→ **Dataset entries**:
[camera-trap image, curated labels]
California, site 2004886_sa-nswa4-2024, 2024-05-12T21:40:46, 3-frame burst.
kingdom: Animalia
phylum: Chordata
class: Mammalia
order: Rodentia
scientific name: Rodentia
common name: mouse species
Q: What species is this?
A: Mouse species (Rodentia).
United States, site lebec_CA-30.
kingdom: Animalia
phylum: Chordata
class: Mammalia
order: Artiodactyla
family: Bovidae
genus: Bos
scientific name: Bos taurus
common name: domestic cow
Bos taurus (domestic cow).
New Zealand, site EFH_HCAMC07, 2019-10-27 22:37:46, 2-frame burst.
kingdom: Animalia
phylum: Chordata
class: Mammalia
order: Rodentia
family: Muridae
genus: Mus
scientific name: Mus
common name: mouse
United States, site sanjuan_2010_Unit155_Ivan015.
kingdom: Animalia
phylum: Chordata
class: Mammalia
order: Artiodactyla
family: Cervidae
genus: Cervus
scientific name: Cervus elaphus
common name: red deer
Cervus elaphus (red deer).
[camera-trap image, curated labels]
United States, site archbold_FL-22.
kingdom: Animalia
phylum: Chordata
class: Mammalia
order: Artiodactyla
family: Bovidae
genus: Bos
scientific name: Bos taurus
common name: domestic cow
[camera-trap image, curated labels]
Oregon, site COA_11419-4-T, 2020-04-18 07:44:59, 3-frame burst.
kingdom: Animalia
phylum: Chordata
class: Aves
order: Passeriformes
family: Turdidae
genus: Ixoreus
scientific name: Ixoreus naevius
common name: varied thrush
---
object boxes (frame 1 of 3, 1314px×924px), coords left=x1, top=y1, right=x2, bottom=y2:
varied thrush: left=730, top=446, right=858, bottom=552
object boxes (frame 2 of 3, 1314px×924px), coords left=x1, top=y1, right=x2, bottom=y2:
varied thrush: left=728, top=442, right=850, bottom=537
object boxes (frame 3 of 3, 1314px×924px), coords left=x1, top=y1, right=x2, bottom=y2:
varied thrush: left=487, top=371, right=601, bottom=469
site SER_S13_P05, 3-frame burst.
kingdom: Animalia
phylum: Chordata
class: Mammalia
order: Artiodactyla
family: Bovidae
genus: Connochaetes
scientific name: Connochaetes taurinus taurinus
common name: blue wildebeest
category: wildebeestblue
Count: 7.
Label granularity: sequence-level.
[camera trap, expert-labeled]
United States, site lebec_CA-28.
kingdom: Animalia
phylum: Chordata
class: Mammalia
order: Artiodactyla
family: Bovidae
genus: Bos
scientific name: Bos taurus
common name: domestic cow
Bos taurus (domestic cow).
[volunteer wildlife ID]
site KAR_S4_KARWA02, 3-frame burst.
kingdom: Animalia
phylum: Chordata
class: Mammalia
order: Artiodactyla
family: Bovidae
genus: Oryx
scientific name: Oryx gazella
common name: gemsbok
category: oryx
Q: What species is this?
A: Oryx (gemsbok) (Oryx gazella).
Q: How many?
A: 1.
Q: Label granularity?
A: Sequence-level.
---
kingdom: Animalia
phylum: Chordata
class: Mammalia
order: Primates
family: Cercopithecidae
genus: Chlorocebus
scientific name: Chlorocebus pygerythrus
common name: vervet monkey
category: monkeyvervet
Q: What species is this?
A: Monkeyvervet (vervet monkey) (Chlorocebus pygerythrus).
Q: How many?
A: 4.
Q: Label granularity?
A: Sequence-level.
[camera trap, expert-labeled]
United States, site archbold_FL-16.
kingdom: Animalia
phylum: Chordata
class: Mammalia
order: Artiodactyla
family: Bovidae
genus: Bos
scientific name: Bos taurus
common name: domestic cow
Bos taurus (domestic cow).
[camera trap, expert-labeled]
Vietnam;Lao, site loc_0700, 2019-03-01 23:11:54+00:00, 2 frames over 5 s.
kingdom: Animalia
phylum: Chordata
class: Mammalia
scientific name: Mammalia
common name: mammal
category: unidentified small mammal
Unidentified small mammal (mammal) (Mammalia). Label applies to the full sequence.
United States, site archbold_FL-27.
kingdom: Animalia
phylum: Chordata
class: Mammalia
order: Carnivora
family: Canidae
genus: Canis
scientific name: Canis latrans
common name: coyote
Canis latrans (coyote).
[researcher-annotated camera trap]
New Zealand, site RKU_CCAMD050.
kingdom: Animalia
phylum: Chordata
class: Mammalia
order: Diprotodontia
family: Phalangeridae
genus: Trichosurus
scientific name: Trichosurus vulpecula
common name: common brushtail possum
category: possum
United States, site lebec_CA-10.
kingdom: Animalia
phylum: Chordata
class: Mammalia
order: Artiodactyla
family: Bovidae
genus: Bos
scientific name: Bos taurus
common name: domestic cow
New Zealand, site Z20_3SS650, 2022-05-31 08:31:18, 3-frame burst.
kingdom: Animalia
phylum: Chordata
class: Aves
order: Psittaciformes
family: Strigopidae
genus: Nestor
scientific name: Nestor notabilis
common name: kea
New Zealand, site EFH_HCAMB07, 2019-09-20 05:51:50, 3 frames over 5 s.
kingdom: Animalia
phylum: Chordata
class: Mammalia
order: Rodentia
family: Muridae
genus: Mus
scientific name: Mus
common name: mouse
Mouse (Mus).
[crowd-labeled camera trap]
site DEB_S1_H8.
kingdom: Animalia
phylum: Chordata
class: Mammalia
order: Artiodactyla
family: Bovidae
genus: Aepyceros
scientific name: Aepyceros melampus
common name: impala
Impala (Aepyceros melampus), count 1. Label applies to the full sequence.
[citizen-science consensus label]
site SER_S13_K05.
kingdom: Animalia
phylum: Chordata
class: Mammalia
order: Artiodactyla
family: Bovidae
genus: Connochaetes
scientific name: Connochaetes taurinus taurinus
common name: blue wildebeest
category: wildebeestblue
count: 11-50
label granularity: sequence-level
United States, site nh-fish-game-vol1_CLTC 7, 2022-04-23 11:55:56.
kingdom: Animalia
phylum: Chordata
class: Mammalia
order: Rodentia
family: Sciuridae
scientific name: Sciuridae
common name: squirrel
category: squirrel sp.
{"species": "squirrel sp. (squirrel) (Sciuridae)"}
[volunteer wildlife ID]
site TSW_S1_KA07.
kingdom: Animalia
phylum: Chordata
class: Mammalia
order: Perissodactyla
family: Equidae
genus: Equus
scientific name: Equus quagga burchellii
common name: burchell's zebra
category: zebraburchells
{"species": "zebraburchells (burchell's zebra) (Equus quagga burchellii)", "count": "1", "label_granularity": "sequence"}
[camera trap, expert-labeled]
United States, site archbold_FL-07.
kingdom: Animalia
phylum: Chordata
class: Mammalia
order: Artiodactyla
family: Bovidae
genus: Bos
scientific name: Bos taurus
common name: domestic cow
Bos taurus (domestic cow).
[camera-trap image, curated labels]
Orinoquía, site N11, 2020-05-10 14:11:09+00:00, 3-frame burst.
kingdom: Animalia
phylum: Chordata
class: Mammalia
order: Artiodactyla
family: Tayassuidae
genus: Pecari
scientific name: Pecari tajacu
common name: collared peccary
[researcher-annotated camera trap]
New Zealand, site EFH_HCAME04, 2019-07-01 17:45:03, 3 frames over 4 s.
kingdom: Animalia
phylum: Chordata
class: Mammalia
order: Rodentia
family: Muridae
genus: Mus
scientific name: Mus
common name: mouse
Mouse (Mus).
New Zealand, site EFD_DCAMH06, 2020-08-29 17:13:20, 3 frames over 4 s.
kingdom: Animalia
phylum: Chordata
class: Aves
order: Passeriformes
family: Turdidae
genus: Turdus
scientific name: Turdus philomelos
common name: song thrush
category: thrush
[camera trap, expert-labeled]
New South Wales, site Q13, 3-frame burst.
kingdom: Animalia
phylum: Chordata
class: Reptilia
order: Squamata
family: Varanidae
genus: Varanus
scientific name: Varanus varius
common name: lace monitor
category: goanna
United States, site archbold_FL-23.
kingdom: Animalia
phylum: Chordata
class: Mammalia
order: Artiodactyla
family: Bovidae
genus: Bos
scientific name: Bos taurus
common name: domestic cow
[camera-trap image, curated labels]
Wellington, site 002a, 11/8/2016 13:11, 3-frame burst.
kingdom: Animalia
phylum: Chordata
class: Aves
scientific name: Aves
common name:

→ **Work order**: Among the lines above, return those that hold the word "United".

→ **Response for this exercise**:
United States, site lebec_CA-30.
United States, site sanjuan_2010_Unit155_Ivan015.
United States, site archbold_FL-22.
United States, site lebec_CA-28.
United States, site archbold_FL-16.
United States, site archbold_FL-27.
United States, site lebec_CA-10.
United States, site nh-fish-game-vol1_CLTC 7, 2022-04-23 11:55:56.
United States, site archbold_FL-07.
United States, site archbold_FL-23.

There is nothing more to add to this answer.